Automation dominates the conversation when it comes to DevOps. If you do not learn how to build cookbooks you are not doing DevOps. I fear this is going to set companies trying to transform IT off on the wrong track, focused on the outcome and not on the scientific process to get there. Alan Sharp-Paul recently wrote that you cannot automate what you don’t understand. The best way to understand it is in two key ways, change and performance.
Let Science set you free
This was the secret that Toyota used to dominate the automobile industry. They were able to transform all of their employees into little scientist. Constantly tinkering to squeeze our inefficiencies in the system. Every worker was empowered to think how things could be done better.
At the heart of the agile and DevOps processes is the practical application of the scientific method. Think back to your 8th grade science fairs. No not the volcanos but the ones that won best of show. These had a clear hypothesis that stated what they were going to try and prove. They were able to understand what they were going to change and measure the difference between the before and after. They could clearly state what changed and if it was a successful experiment or a failure.
This thinking is key for companies trying to transform to a DevOps IT organization. If a company does not understand the experiments that are running and what the outcomes should be then automation will just make the problem worse. That is why change management and performance management are foundational for transforming to a DevOps culture.
Tracking your experiments
Any good scientist knows exactly what he is working on. He knows every experiment that is running anticipating the outcome. He knows all the details about each change that has been made to see how they impact the outcome. This is the same way that IT should be tracking every change happening.
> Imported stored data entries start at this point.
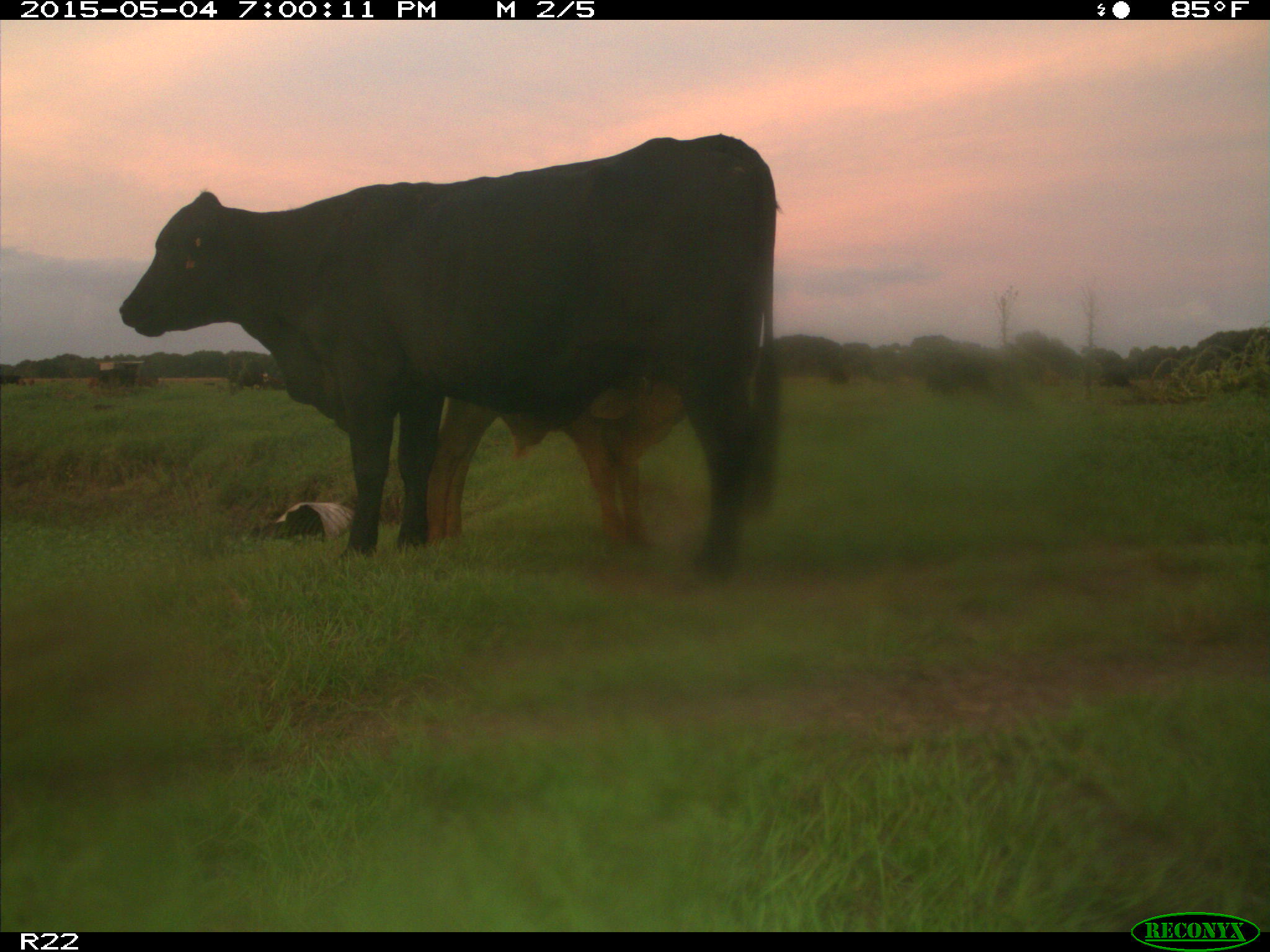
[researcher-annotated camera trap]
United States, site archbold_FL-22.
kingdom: Animalia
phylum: Chordata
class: Mammalia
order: Artiodactyla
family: Bovidae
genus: Bos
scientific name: Bos taurus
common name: domestic cow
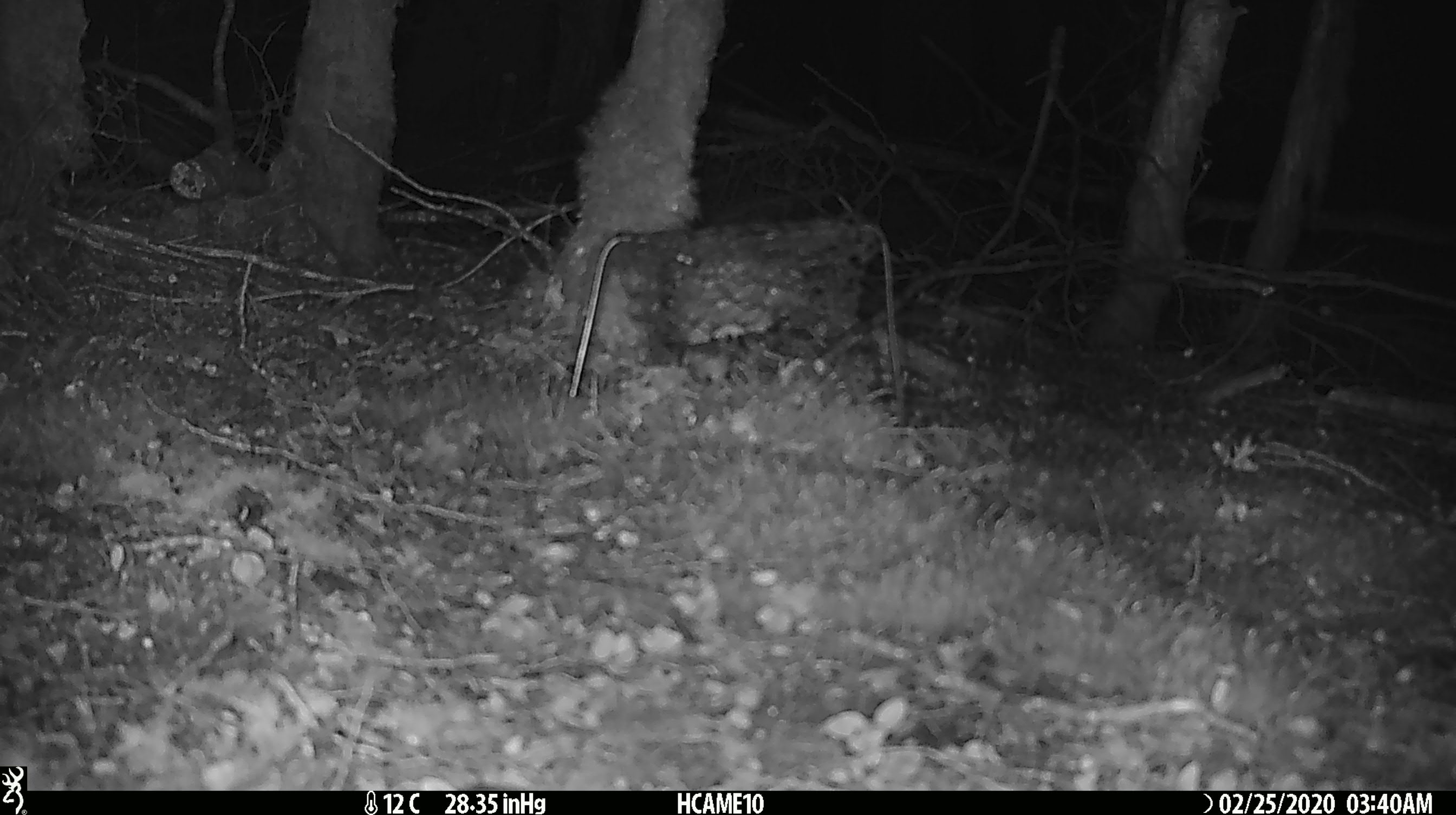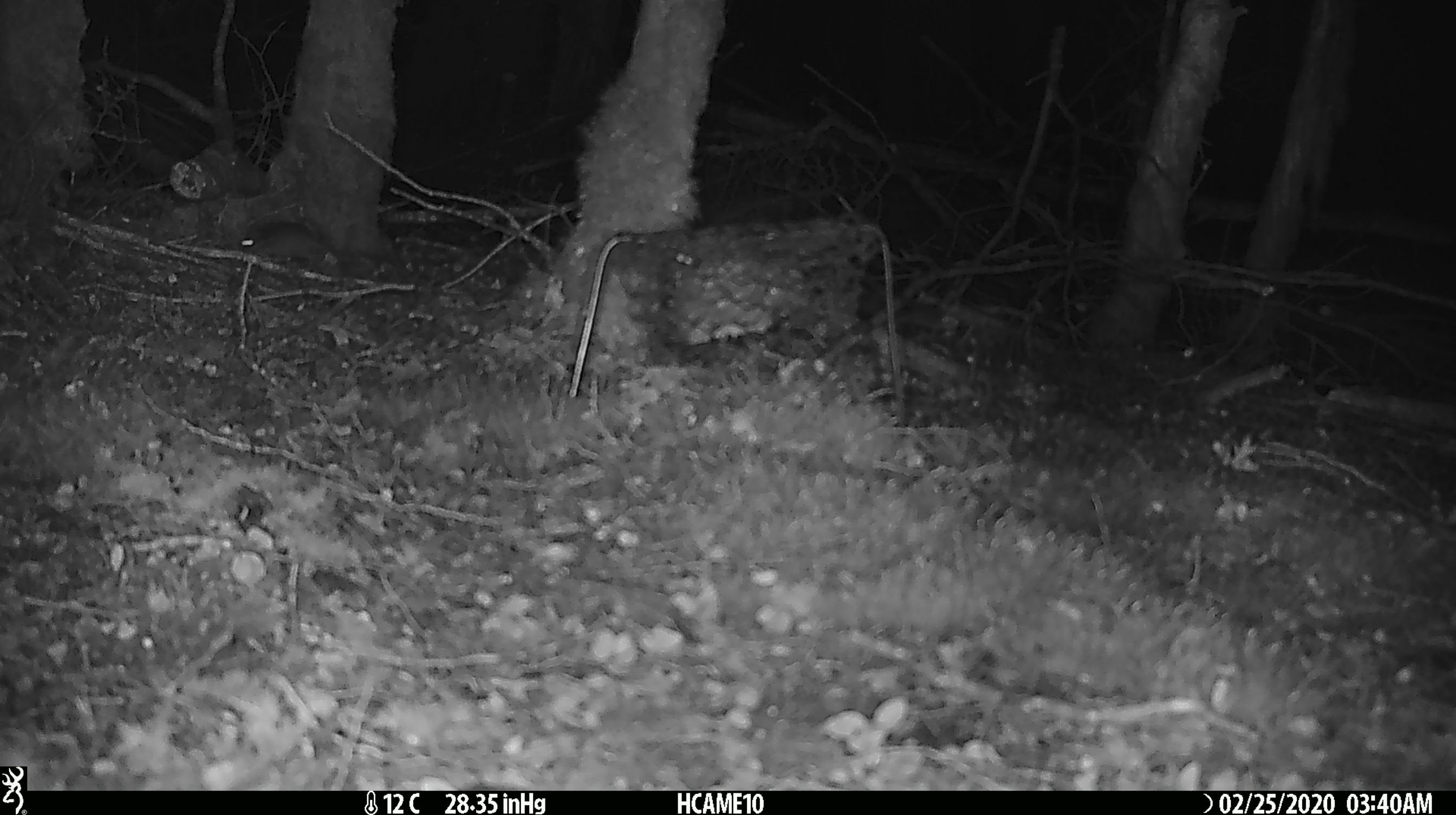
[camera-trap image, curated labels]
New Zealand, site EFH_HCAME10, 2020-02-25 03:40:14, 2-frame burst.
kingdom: Animalia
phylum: Chordata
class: Mammalia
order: Rodentia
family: Muridae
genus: Mus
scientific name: Mus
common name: mouse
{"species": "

Every change done in IT is a scientific experiment running. Tracking every change allows for understanding of the outcome of changes within the application. Developers and Operations will be more informed about the cause and effect of their changes. There are multiple different ways that you can track changes but the key is that you are doing it very well before you start to apply automation.
Measuring the outcome
There is no need to track the experiments if there are not being measured. A scientist is very deliberate in how they measure the outcomes. Good enough just does not get this done. This is beyond just monitoring. Monitoring in a lot of cases is after the fact, in production. This is about measuring the difference for every experiment regardless of where it is being tests. This creates the need to test changes all the way to when the first functional tests are done, measuring the changes of every code update. Following it through all of testing and to production. Understanding how each experiment impacts the system as a whole.
Efficiency through automation
Once there is good understanding of all the experiments and a standard platform for measuring the outcome then automation starts to return exponential benefit. Because every experiment it known the lower priority ones can be identified and automated. Risk is better assessed. Processes can start to speed up because there is visibility and accountability. Applications are no longer classified as high risk or low risk only change is classified that way. Determining what can be automated just becomes another experiment that is tried and measured for success and and failure. Automation becomes just another outcome of DevOps to the business and not the route to achieve it.